ARMing a Hybrid Docker Swarm: Part 3 - Name Resolution with Dnsmasq

March 28, 2019 7 minute read

It’s very cool setting up a 10-node Docker Swarm for less than the cost of a modest SoHo server (is SoHo still a thing?). But the more nodes you have, the less likely you are to remember which IP is which. Luckily you now have a highly-available cluster so you can deploy critical services like DNS, and use friendly hostnames.

Running a DNS service gets you part of the way to a friendly address, but there are still ports to deal with. Later in the series I’ll be deploying Jenkins as a swarm service. I could publish the standard Jenkins port using Docker’s routing mesh, so I could browse to any of the nodes by DNS name on port 8080 to use Jenkins. But I’ll have lots of ports to remember when I’ve added my music server, git server, file server and whatever else I run.

Instead I’ll run a reverse proxy service as well as the DNS service. I’ll use Dnsmasq to provide friendly host names, and Traefik to proxy my services so I can use the friendly name and forget about the ports.

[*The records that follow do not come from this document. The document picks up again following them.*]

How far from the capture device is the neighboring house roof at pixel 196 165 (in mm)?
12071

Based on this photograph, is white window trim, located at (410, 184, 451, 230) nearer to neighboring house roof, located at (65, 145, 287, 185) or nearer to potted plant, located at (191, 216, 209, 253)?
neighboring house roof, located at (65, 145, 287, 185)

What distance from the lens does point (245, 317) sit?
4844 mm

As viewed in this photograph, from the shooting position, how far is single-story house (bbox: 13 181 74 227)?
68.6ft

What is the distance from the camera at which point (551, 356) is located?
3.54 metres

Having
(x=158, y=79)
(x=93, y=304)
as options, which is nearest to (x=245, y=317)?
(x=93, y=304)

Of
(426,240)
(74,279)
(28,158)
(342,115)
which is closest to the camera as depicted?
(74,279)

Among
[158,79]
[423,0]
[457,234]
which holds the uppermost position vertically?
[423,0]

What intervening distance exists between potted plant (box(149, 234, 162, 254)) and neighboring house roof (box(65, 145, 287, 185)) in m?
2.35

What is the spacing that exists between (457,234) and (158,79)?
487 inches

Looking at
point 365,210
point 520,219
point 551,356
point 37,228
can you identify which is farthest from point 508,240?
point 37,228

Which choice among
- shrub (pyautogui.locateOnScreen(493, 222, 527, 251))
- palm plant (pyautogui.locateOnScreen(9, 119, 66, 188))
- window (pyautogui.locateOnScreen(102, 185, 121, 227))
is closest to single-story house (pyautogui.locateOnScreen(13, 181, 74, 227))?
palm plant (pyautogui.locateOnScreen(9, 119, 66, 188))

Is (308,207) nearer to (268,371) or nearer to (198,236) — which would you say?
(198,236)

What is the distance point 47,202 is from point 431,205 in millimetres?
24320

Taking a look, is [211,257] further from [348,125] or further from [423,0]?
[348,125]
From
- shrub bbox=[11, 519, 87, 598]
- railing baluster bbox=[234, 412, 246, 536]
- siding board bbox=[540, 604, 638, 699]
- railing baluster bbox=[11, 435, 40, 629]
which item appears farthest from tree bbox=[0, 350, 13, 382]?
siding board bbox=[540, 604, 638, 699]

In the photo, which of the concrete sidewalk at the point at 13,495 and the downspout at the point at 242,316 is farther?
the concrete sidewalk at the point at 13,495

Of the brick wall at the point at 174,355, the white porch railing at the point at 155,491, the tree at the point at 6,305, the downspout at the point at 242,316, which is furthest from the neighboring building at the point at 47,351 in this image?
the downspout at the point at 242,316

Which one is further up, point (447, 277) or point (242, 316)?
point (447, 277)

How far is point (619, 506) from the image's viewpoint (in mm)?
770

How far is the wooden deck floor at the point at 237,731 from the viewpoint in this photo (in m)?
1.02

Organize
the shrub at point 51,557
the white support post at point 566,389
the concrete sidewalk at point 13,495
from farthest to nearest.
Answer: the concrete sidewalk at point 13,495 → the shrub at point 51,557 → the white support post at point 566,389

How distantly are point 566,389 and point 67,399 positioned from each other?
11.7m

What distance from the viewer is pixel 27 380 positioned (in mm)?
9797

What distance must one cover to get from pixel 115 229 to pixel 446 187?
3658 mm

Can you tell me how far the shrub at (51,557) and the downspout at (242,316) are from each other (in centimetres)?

DNS Resolution with Dnsmasq

DNS resolution is basically about mapping domain names to IP addresses, or to other domain names. Dnsmasq has a pretty rich feature set using a static config file. There are only really four features I’m interested in:

passthrough DNS - you can specify an upstream DNS service for any non-local addresses. I can use Cloudflare’s 1.1.1.1 service for Internet addresses and Dnsmasq will cache responses locally in my swarm

DNS A record resolution from the local hosts file. I can populate all my local addresses using Docker’s extra_hosts option - they’ll be surfaced in the hosts file inside the container and Dnsmasq will just serve them out

round-robin DNS for basic load-balancing. If there are multiple IP addresses for the same domain name in the hosts file, Dnsmasq will round-robin the responses

CNAMEs for domain aliases, which can be used for routing a friendly name to one or more A records sourced from the hosts file.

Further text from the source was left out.